## PROVIDED INFORMATION
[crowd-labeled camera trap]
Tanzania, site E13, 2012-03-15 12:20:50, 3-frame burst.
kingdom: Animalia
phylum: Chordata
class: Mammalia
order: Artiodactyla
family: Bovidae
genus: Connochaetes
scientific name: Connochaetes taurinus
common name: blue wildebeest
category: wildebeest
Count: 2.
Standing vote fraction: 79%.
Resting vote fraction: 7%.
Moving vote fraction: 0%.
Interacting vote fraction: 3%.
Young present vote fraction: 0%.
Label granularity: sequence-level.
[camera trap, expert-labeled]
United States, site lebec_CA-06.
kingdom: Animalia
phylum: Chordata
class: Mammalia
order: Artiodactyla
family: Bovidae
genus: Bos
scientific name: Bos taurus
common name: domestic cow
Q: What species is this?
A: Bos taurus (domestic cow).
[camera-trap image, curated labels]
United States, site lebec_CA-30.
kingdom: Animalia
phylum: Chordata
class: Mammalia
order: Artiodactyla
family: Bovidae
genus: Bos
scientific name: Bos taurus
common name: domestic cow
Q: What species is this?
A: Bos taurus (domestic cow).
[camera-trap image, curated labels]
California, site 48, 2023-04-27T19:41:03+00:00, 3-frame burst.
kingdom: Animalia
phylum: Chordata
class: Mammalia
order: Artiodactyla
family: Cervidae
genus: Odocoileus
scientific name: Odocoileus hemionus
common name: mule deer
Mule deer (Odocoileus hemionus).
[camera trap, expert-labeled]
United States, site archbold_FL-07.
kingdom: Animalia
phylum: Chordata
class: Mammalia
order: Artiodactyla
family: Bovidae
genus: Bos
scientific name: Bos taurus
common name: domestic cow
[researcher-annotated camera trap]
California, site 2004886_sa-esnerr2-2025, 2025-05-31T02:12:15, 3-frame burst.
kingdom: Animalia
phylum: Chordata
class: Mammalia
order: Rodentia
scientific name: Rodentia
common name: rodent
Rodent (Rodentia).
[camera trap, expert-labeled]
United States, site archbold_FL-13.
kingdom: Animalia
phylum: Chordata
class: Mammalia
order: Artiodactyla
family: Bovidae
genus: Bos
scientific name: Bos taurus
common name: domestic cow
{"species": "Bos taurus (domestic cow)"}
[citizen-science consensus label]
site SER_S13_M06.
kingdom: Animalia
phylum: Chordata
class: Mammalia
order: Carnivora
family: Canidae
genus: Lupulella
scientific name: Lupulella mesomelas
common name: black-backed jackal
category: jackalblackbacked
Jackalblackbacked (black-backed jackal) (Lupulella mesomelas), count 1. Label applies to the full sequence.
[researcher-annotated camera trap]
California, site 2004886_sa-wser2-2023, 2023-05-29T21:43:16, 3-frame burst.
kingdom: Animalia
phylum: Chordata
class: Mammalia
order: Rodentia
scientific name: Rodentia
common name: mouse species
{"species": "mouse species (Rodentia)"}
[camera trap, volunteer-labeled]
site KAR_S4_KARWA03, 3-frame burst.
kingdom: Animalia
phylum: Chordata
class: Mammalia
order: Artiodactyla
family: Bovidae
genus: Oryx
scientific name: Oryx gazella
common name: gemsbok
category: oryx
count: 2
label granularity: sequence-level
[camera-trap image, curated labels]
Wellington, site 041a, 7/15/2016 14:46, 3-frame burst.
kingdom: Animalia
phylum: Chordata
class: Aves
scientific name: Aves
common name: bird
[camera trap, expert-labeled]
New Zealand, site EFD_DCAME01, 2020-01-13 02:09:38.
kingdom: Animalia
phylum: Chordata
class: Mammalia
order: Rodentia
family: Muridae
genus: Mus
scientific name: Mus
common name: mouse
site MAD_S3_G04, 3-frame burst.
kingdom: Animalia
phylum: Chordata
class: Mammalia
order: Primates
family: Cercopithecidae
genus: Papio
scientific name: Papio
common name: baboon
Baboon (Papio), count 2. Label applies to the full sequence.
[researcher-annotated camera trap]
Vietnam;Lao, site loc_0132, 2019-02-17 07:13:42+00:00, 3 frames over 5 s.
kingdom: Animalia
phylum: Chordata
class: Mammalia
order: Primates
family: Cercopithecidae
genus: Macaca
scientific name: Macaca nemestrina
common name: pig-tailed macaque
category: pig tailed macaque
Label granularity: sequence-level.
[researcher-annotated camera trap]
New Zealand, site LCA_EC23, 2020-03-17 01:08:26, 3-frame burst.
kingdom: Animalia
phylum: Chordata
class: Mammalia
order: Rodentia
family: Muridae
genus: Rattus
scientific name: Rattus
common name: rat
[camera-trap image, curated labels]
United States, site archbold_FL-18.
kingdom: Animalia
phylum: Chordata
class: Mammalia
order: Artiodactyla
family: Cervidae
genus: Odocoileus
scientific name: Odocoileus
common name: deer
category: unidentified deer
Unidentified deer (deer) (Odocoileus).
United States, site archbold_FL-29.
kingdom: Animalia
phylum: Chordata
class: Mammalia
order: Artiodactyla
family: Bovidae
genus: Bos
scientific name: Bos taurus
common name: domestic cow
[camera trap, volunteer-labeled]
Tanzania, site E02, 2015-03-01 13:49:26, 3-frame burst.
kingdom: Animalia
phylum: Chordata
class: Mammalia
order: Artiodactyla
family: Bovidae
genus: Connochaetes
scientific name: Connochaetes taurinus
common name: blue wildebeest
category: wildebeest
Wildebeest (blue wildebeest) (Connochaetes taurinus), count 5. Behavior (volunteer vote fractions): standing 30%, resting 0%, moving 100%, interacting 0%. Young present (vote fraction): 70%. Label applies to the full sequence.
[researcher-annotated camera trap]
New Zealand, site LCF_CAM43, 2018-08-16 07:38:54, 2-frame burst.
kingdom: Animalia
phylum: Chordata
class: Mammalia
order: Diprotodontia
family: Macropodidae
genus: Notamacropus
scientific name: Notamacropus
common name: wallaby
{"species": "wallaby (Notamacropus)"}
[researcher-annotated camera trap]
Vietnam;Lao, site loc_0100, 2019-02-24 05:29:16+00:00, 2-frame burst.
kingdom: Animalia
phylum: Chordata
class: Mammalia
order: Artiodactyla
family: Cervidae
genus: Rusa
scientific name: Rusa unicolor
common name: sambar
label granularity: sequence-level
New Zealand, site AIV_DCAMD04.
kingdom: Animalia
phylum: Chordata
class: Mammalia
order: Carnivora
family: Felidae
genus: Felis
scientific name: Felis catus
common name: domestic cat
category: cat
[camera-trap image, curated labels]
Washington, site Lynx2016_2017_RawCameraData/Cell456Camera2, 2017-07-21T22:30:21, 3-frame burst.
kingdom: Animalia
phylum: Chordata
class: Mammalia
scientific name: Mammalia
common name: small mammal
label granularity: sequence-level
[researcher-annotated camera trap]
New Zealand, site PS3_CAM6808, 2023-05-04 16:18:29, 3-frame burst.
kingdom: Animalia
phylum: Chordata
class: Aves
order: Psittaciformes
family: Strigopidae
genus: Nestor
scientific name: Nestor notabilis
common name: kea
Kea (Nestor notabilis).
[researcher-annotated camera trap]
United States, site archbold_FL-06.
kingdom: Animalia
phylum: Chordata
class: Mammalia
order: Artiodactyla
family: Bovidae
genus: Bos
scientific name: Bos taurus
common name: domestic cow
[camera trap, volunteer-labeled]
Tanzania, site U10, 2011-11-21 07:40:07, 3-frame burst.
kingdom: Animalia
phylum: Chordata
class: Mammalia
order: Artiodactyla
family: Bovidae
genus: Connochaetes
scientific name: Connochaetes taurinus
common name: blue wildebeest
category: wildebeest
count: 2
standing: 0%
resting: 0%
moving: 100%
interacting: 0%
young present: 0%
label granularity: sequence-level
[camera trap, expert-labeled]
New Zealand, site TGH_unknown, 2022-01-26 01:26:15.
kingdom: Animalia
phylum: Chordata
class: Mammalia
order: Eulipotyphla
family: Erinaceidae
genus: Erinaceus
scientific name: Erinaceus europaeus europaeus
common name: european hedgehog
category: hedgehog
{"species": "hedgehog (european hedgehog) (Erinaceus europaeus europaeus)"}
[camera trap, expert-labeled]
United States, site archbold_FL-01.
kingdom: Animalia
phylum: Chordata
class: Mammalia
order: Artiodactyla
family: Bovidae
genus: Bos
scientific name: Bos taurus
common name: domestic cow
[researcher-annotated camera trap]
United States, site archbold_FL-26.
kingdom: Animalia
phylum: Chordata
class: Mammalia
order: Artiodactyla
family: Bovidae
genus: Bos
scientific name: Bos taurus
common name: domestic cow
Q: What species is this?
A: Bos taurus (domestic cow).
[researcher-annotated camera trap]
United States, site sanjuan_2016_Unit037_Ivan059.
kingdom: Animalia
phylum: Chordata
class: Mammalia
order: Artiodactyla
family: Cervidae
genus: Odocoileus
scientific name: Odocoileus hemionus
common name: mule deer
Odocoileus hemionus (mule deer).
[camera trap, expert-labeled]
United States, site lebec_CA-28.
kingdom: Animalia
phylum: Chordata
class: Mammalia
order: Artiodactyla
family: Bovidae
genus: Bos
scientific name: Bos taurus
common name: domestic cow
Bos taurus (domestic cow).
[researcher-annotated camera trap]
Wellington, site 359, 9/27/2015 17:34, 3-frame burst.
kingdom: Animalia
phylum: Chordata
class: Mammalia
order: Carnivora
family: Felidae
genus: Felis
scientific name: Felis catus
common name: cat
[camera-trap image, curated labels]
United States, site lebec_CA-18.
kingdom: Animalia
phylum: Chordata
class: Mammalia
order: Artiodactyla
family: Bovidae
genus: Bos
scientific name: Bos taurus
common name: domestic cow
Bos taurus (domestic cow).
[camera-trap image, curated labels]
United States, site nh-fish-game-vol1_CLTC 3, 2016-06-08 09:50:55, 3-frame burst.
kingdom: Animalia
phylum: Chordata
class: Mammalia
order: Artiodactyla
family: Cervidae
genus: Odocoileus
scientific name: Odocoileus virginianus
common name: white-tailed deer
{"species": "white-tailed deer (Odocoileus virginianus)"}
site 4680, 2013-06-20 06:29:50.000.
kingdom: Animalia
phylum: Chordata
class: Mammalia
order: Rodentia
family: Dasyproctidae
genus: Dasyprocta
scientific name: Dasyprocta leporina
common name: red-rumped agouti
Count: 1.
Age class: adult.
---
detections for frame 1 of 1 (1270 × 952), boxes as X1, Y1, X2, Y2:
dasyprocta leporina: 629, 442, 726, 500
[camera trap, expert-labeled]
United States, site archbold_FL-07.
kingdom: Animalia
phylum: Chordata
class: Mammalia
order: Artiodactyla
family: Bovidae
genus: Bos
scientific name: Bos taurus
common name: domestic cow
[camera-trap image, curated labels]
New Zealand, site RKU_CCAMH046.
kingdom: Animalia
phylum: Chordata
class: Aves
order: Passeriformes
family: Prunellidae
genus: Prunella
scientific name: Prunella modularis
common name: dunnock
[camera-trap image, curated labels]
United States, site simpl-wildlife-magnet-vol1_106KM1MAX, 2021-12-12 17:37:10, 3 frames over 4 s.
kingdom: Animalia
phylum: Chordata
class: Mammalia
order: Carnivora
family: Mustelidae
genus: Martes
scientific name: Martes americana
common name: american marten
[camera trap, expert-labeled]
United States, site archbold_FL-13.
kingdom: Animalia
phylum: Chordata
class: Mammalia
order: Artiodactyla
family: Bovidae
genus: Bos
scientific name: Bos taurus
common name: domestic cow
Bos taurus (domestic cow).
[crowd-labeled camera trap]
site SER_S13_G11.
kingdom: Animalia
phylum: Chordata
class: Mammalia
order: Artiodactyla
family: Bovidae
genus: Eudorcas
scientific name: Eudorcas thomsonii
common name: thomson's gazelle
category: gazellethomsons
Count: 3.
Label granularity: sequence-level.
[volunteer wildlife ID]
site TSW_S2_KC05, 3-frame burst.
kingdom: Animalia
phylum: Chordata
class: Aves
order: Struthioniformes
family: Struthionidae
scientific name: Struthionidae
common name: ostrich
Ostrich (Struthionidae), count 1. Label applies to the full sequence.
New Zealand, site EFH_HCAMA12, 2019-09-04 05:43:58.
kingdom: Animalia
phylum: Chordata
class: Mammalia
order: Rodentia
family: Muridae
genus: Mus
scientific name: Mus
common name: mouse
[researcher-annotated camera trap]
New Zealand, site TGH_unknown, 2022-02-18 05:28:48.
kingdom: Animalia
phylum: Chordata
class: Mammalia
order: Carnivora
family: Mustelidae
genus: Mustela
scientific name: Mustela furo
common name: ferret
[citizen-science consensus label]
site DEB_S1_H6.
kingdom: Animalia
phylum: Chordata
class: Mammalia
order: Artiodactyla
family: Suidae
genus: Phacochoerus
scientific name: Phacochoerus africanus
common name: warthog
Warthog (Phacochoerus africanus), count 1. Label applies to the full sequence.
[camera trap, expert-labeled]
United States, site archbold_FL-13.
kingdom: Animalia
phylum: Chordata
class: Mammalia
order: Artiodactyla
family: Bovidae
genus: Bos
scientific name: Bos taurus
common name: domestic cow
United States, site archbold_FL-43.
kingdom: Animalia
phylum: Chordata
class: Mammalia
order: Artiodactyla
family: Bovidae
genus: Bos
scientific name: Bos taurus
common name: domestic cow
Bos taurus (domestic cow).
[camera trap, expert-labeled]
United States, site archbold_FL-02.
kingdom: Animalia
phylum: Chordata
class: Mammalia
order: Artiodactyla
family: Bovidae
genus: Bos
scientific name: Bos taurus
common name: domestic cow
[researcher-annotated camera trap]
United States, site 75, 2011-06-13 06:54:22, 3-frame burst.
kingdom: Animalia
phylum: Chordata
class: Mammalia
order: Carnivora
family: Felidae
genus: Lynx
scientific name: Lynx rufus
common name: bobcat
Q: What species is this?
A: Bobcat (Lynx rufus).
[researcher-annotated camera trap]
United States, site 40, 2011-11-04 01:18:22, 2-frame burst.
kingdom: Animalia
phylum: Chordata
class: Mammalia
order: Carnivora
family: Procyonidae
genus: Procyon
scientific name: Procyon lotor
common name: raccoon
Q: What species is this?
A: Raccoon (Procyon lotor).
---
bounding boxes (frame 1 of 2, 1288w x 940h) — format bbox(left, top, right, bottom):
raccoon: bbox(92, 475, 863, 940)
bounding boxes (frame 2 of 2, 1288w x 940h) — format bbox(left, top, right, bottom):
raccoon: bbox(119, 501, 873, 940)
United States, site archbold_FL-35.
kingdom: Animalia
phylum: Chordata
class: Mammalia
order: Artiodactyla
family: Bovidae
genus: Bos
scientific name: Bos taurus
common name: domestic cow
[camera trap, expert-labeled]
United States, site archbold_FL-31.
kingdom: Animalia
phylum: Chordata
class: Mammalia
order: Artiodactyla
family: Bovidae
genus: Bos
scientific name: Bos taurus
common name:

## WORK TO BE COMPLETED
Which lines above contain the word "frames"? Copy each of them.

## RESULT FOR THIS EXERCISE
Vietnam;Lao, site loc_0132, 2019-02-17 07:13:42+00:00, 3 frames over 5 s.
United States, site simpl-wildlife-magnet-vol1_106KM1MAX, 2021-12-12 17:37:10, 3 frames over 4 s.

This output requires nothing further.